• Guest, The rules for the P & N subforum have been updated to prohibit "ad hominem" or personal attacks against other posters. See the full details in the post "Politics and News Rules & Guidelines."

Question Speculation: RDNA2 + CDNA Architectures thread

Page 220 - Seeking answers? Join the AnandTech community: where nearly half-a-million members share solutions and discuss the latest tech.

Glo.

Diamond Member
Apr 25, 2015
4,824
3,443
136
Yeah it's Rembrandt, 12 CU with 2 SA and no L3/IC.
Would Infinity Cache that is available to the CPU be visible in the GPU driver?

THAT is the key thing to know the answer.

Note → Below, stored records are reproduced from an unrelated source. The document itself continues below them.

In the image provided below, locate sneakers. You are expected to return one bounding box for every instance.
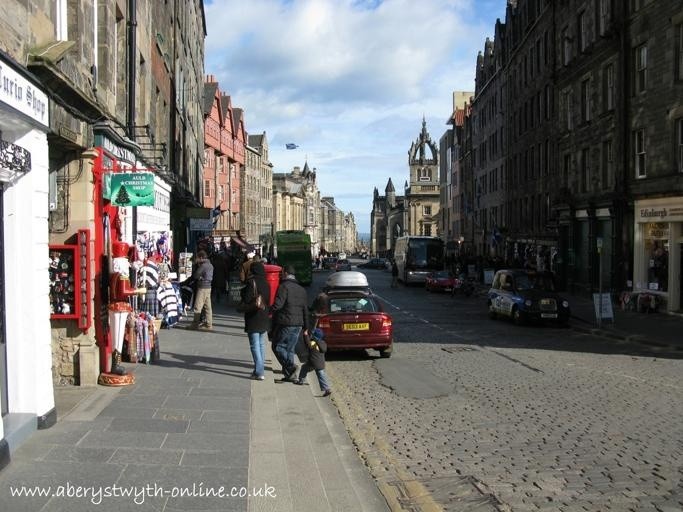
[251,371,264,380]
[324,389,331,396]
[282,365,303,385]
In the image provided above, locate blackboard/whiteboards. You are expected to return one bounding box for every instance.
[48,244,81,321]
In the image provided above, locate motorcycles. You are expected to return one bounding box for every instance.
[449,273,476,299]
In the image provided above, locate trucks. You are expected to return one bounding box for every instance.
[258,231,313,286]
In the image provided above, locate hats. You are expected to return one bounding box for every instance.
[309,328,323,341]
[250,262,265,276]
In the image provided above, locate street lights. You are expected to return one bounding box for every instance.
[460,233,466,276]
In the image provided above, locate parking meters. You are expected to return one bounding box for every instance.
[596,236,605,329]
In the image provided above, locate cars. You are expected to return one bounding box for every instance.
[322,250,369,271]
[487,269,569,325]
[309,270,393,359]
[425,271,457,292]
[358,258,386,270]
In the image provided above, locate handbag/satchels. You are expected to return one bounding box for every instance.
[236,295,265,313]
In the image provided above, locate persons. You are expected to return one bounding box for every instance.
[215,255,228,304]
[185,250,214,330]
[270,264,309,384]
[179,255,206,327]
[106,241,147,377]
[391,258,399,288]
[297,328,332,397]
[240,251,256,284]
[240,261,270,381]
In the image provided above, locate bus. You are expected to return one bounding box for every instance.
[392,235,444,286]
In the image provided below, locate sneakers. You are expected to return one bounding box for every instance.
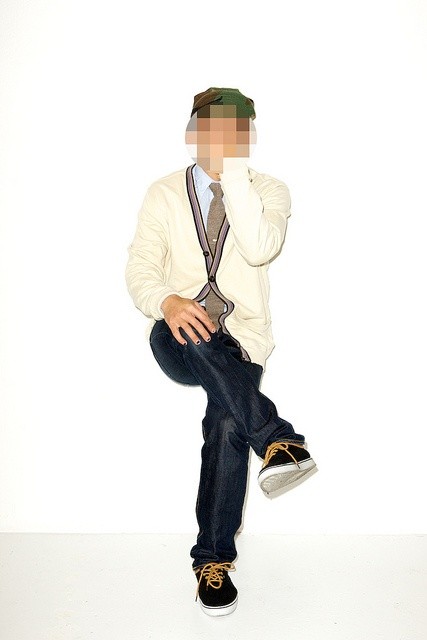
[257,444,316,495]
[195,563,238,615]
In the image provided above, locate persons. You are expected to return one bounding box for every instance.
[125,89,317,618]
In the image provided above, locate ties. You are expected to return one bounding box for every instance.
[208,183,224,331]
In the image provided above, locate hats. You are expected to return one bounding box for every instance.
[190,87,254,120]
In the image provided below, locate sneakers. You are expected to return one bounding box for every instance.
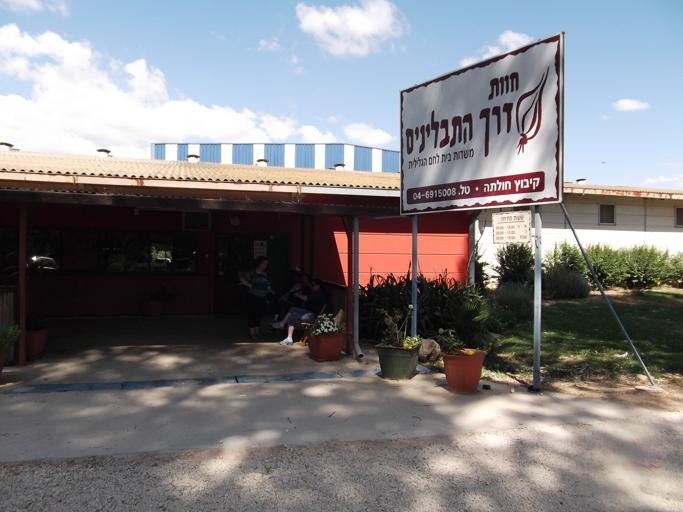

I don't believe that Rembrandt does not have IC and has ne L3 cache. It makes zero sense for it.
 

moinmoin

Platinum Member
Jun 1, 2017
2,676
3,485
136
Would Infinity Cache that is available to the CPU be visible in the GPU driver?
Does the GPU driver need to manage the IC? Honestly assumed all these times that it's managed by the hardware transparently to the driver and OS, never thought of looking at the Linux driver whether that's actually the case.
 

Gideon

Golden Member
Nov 27, 2007
1,429
2,875
136
Does the GPU driver need to manage the IC? Honestly assumed all these times that it's managed by the hardware transparently to the driver and OS, never thought of looking at the Linux driver whether that's actually the case.
At least the very first IC leaks were from Linux drivers where the size was listed.
 

Bigos

Member
Jun 2, 2019
38
61
61
I believe the only thing related to IC in the Linux AMD graphics drivers (other than listing its size, for API query purposes) is MALL (IIRC Memory Access Last Level), which is a method for the display controller to source framebuffer solely from the IC to improve power use.

The fact the L3 is not listed for Rembrandt in the Linux compute drivers suggests it doesn't exist. It would make no sense to hide it from the compute applications (which could size their working set based on the L3 size otherwise).

Also, "Infinity Cache" is a marketing term. The Zen CCX L3 cache != RDNA L3 cache. They are different on a couple fronts:
  • The Zen L3 seems to be a victim cache, i.e. it holds cache lines that have been evicted from a core's L2 cache. It means that in order to fill L3 cache line it must have been present in at least one core's L2 cache.
    On the other hand, RDNA L3 cache seems to be a transparent memory controller cache (given how it is sized based on the memory controller width), i.e. it caches requests to memory.
  • As mentioned before, the cache line size differs. It is 64 bytes on CPU and 128 bytes on GPU. It is still possible to respond to a GPU cache read using two CPU cache reads, but it makes the whole mechanism more complicated (how to handle partial hits?) and not something you want to have on a fast path (that's probably one of the reasons the fastest memory for GPU on an APU is so called "uncached memory", which is not cached by CPU at all).
However, if part of the "Zen 3+" is a redesign of the L3 cache, we might see it being used more often by the GPU. The GPU might be connected to it in a similar way the CPUs are, for example. Given no mention of it in amdkfd makes it however fairly unlikely.
 

beginner99

Diamond Member
Jun 2, 2009
4,845
1,232
136
I terms of the 6800m it seems Asus gimped on the RAM in the G15 making their flagship laptops as reviewed by anantech CPU limited in some games.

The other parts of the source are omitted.